Statistical theories in the sciences

The role of probability and statistics in the sciences was not limited to estimation and measurement. Equally significant, and no less important for the formation of the mathematical field, were statistical theories of collective phenomena that bypassed the study of individuals. The social science bearing the name statistics was the prototype of this approach. Quetelet advanced its mathematical level by incorporating the normal distribution into it. He argued that human traits of every sort, from chest circumference (see the figure) and height to the distribution of propensities to marry or commit crimes, conformed to the astronomer’s error law.
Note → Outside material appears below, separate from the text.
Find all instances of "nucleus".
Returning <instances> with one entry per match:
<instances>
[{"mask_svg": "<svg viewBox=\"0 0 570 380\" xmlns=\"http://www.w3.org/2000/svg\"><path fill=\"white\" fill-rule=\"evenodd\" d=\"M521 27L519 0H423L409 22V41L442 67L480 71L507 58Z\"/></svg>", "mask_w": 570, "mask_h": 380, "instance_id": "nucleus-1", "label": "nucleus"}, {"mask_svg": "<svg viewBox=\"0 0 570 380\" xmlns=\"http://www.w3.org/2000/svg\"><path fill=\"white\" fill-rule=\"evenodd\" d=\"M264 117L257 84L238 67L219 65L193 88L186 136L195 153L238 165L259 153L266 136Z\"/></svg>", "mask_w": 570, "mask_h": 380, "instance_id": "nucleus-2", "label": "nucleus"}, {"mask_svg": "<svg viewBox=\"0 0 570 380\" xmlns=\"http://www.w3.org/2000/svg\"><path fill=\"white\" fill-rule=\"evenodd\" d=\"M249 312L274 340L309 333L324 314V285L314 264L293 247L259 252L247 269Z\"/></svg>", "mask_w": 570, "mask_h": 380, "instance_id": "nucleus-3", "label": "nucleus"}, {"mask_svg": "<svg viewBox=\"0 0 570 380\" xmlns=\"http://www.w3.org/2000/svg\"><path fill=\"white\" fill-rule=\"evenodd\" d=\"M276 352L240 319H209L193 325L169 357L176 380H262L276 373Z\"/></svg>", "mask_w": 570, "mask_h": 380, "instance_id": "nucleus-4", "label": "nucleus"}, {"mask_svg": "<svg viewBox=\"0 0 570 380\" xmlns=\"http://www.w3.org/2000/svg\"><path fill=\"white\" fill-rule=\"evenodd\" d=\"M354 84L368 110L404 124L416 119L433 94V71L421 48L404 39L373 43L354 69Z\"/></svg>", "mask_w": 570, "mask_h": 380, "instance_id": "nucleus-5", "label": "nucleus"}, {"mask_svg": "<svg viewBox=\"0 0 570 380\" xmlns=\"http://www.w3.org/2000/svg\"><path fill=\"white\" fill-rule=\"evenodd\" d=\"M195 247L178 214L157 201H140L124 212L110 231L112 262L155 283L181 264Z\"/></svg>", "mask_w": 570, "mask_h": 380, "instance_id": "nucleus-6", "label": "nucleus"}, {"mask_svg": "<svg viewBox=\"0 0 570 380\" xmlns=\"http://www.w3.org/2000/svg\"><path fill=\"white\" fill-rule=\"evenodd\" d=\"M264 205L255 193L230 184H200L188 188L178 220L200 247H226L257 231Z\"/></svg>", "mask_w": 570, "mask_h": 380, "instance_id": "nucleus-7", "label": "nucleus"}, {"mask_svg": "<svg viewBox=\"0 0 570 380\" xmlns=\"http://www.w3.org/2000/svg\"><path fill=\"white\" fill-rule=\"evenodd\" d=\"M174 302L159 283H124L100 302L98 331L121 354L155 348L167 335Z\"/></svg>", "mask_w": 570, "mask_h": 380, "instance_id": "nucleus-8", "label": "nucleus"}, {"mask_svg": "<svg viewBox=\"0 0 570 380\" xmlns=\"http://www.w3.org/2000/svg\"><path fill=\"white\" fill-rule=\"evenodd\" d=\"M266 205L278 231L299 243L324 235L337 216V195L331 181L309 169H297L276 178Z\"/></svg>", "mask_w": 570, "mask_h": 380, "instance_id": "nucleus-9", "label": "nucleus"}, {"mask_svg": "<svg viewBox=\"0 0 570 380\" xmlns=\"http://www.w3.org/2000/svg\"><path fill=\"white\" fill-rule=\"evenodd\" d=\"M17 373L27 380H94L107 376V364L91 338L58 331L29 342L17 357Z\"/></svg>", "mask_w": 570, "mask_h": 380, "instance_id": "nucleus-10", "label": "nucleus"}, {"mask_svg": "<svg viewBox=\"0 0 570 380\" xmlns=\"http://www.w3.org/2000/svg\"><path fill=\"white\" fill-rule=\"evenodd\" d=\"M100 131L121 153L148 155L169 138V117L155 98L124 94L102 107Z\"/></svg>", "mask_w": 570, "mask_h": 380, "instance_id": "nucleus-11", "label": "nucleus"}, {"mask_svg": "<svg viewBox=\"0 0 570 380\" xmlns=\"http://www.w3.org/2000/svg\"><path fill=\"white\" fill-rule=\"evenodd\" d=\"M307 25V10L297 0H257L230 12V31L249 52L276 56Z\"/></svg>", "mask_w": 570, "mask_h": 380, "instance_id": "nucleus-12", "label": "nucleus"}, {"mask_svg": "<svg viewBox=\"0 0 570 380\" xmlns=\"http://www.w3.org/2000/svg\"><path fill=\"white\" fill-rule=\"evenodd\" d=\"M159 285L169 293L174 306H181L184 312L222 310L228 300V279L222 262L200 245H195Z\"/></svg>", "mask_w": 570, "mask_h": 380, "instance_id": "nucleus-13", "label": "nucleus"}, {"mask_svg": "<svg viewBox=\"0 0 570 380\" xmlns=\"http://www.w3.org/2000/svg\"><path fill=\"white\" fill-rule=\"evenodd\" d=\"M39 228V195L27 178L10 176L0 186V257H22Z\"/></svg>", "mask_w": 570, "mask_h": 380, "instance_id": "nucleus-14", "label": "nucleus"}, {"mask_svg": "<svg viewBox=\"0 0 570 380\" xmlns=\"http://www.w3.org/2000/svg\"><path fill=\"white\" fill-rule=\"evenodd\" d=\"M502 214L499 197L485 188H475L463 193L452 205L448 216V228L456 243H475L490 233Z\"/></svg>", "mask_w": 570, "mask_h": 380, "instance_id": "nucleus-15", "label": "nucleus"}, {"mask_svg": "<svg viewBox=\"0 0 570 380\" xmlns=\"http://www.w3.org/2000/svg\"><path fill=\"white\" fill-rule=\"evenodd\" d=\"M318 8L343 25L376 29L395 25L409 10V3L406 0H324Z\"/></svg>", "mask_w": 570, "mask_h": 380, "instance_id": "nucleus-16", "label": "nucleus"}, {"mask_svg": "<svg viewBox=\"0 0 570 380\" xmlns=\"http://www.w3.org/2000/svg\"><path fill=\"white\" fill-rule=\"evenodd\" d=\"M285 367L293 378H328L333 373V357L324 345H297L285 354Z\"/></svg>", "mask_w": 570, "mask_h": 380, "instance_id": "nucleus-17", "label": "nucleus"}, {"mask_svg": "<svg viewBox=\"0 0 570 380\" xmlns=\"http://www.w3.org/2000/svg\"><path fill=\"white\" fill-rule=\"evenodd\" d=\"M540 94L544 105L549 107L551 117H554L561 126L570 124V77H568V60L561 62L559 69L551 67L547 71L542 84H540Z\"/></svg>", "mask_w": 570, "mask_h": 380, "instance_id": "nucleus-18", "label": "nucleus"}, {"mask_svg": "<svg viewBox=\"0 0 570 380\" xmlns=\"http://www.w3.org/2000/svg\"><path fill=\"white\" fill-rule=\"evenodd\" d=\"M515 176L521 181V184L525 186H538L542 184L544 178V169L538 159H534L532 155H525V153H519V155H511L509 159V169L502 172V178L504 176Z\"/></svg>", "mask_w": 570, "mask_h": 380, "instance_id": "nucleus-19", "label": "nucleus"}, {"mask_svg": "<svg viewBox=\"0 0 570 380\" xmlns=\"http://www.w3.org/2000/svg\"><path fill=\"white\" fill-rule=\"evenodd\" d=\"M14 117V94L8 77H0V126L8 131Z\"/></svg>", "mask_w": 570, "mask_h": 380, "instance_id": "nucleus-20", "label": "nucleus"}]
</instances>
The kinetic theory of gases of Clausius, Maxwell, and the Austrian physicist Ludwig Boltzmann was also a statistical one. Here it was not the imprecision or uncertainty of scientific measurements but the motions of the molecules themselves to which statistical understandings and probabilistic mathematics were applied. Once again, the error law played a crucial role. The Maxwell-Boltzmann distribution law of molecular velocities, as it has come to be known, is a three-dimensional version of this same function. In importing it into physics, Maxwell drew both on astronomical error theory and on Quetelet’s social physics.